I spoke to a victim of an online fraud the other day, or more accurately a credit card fraud, which regrettably can and does happen. The upset victim realized that part of the problem was that it could have been avoided by taking some some simple precautions.
We all like a nifty bargain when shopping online, but as it usually means paying by credit card it pays to be alert and to keep the following tips in mind for safer shopping.
When you have selected your purchase and the time has come to pay, check that the payment page, where you have to enter your card details, has an URL [the address of the site] starting with ‘https’, the ‘s’ signifies it is a safe site. It may also have an icon of a padlock or some other digital security certificate showing.
These details indicate that your details are encrypted end to end and unavailable to anyone else.
Sending your card details via email is a no-no, easily the most insecure way of transmitting your information.
If you are a frequent shopper online I suggest you consider having a separate card just for that, and to make it even safer use a debit card rather than credit card.
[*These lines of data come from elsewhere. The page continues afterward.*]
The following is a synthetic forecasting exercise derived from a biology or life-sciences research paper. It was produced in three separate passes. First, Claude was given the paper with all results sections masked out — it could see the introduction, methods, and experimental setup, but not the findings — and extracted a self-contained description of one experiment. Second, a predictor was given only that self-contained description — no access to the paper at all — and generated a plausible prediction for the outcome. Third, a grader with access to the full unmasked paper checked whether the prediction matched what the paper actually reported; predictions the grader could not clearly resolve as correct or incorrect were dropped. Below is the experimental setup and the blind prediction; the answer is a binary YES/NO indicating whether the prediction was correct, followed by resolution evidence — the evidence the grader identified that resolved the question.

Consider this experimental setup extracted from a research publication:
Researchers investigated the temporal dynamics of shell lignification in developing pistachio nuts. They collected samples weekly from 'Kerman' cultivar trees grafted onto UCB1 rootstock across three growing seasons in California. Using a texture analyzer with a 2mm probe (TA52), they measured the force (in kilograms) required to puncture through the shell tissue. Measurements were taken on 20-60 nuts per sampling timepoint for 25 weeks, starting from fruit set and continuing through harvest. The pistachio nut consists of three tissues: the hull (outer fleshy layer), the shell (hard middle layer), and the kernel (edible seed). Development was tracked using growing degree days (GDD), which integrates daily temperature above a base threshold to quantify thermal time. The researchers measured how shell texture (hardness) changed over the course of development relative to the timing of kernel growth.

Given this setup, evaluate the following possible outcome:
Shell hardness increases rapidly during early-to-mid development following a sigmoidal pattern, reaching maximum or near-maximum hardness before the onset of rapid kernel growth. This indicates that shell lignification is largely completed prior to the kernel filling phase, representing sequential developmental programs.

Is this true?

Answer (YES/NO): NO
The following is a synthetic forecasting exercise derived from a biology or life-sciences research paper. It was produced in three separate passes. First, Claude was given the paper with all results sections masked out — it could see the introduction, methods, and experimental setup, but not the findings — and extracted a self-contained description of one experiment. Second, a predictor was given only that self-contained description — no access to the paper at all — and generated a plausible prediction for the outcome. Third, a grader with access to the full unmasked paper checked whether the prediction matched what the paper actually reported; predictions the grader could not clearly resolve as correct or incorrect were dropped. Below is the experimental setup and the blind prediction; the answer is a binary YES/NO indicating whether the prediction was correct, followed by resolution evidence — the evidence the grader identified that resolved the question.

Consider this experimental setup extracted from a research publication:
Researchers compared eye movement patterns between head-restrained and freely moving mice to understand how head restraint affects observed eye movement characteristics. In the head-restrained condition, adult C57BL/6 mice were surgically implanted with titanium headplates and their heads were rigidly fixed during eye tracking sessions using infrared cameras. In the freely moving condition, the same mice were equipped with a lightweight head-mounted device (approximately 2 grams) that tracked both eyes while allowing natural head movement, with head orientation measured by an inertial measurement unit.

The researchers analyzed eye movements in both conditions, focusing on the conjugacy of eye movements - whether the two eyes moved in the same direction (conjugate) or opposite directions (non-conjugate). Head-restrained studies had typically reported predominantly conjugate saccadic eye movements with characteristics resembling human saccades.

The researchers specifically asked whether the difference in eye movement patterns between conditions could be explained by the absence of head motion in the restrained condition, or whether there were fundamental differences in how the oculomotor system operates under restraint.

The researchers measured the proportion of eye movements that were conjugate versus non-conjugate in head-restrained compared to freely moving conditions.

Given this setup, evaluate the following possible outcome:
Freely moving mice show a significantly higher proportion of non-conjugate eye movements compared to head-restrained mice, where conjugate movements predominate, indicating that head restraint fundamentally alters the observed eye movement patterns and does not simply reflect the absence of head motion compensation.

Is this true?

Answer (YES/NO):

In case of a debit card you or a fraudster cannot spend more than you have in your bank account, bad enough as that may be.
Ideally, use a prepaid debit card which allow you to set the amount of money available to spend for your purchases, that way if the card details are compromised or the card is stolen then the amount lost is limited.
More about the various cards was covered in this post.
You are well aware of the socalled CSC [card security code] or CVD [card verification data] which are the 3 numbers printed on the back of your card next to the signature panel. The number is an added security feature private to you, and is usually asked for when shopping on a supported online site. It is never divulged to the retailer.
Visa also has what is known as ‘Verified by Visa’ which when set up provides a personal message on screen when you make your transaction as well as a password to authorize the purchase.
It is important to bone up on what protection you have from your bank or card issuer in case of fraudulent transactions whether online or off.
Lastly, use separate passwords for each online account you have with a retailer and NOT the same you use for your email account[s]. Oh, and if you use a tablet in a store to make a quick payment for an impulse purchase think about who may be looking over your shoulder.
One more point. Turn off your browser’s auto-complete settings to avoid your card details being inadvertently stored and that also goes for your personal identifiable information. If you are not quite sure how to do this then Kapiti SeniorNet is just the place to have that sorted.
Stay safe and enjoy your online shopping.